Question

solve this question for me !!!???
With steps .

Answer 1

Heya!!

Here The charges +10^-8C and -10^-8C are held at P and Q respectively .
PQ = 0.1 m
PA = PB = 0.05 m
QA = 0.05m
CP = CQ = 0.1 m
At A , Field Intensity due to charge
--------------------------------------------------
q1 = Kq×1/AP²
= 9×10^9 × 10-^8/(0.05)²
= 36000N/C
Field intensity due to charge
q2 = 9×10^9×10^8/(0.05)1
= 36000N/C
Net field intensity at A = 36000+36000 = 72000N/C along AQ .
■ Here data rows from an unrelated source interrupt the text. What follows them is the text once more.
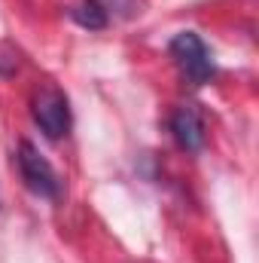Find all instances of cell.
<instances>
[{"instance_id":"6da1fadb","label":"cell","mask_w":259,"mask_h":263,"mask_svg":"<svg viewBox=\"0 0 259 263\" xmlns=\"http://www.w3.org/2000/svg\"><path fill=\"white\" fill-rule=\"evenodd\" d=\"M168 52L174 59V65L180 67V73L192 83V86H204L213 80L217 65H213V55L207 49V43L195 34V31H180L171 43H168Z\"/></svg>"},{"instance_id":"7a4b0ae2","label":"cell","mask_w":259,"mask_h":263,"mask_svg":"<svg viewBox=\"0 0 259 263\" xmlns=\"http://www.w3.org/2000/svg\"><path fill=\"white\" fill-rule=\"evenodd\" d=\"M31 117L37 123V129L43 132L46 138H61L70 129V104H67V95L52 86V83H43L34 89L31 95Z\"/></svg>"},{"instance_id":"3957f363","label":"cell","mask_w":259,"mask_h":263,"mask_svg":"<svg viewBox=\"0 0 259 263\" xmlns=\"http://www.w3.org/2000/svg\"><path fill=\"white\" fill-rule=\"evenodd\" d=\"M15 162H18V175H21V181H25V187H28L31 193H37L40 199H58L61 196L58 172L52 168V162H49L31 141H21V144H18Z\"/></svg>"},{"instance_id":"277c9868","label":"cell","mask_w":259,"mask_h":263,"mask_svg":"<svg viewBox=\"0 0 259 263\" xmlns=\"http://www.w3.org/2000/svg\"><path fill=\"white\" fill-rule=\"evenodd\" d=\"M143 0H82L76 6V22L85 28H107L113 22L131 18L134 12H140Z\"/></svg>"},{"instance_id":"5b68a950","label":"cell","mask_w":259,"mask_h":263,"mask_svg":"<svg viewBox=\"0 0 259 263\" xmlns=\"http://www.w3.org/2000/svg\"><path fill=\"white\" fill-rule=\"evenodd\" d=\"M171 132H174V138H177V144L183 150H201V144H204V123H201V117H198L195 107L174 110Z\"/></svg>"}]
</instances>
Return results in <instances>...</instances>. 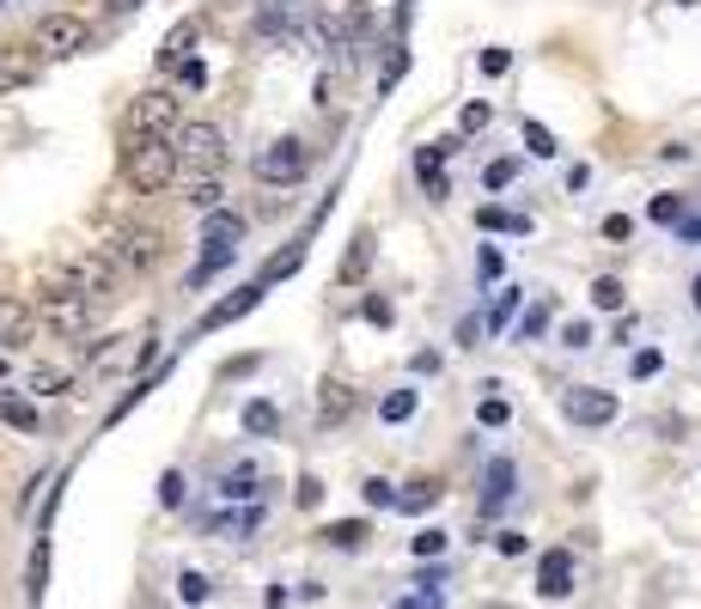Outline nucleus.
Returning a JSON list of instances; mask_svg holds the SVG:
<instances>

At B Field Intensity due to charge q1
= Kq/(PB)²
= 9×10^9 ×10^-8/(0.05)²
= 36000N/C.
Field Intensity due to charge q2
= 9×10^9 × 10^-8 / (0.15)² = 4000N/C

So, Net field intensity at B
= 36000-4000 = 32000N/C


At C Field Intensity due to charge q1

E1= k q/(PC)²
= 9×10^9 × 10^-8 /(0.1)²
= 9×10³N/C

Field Intensity due to charge q2
E2= Kq/QC²

= 9×10^9 ×10^-8 /(0.01)² = 9×10³ N/C
Both E1&E2 are equal in magnitude acting at 60° to CR parallel to BA .
:• Resultant intensity at R
= E1cos∅ + E2cos∅
Here ∅ = 60°
=> 2E1cos∅
=> 2×9×10³×1/2 = 9×10³N/C
The component sin∅ in opposite direction will be cancelled out.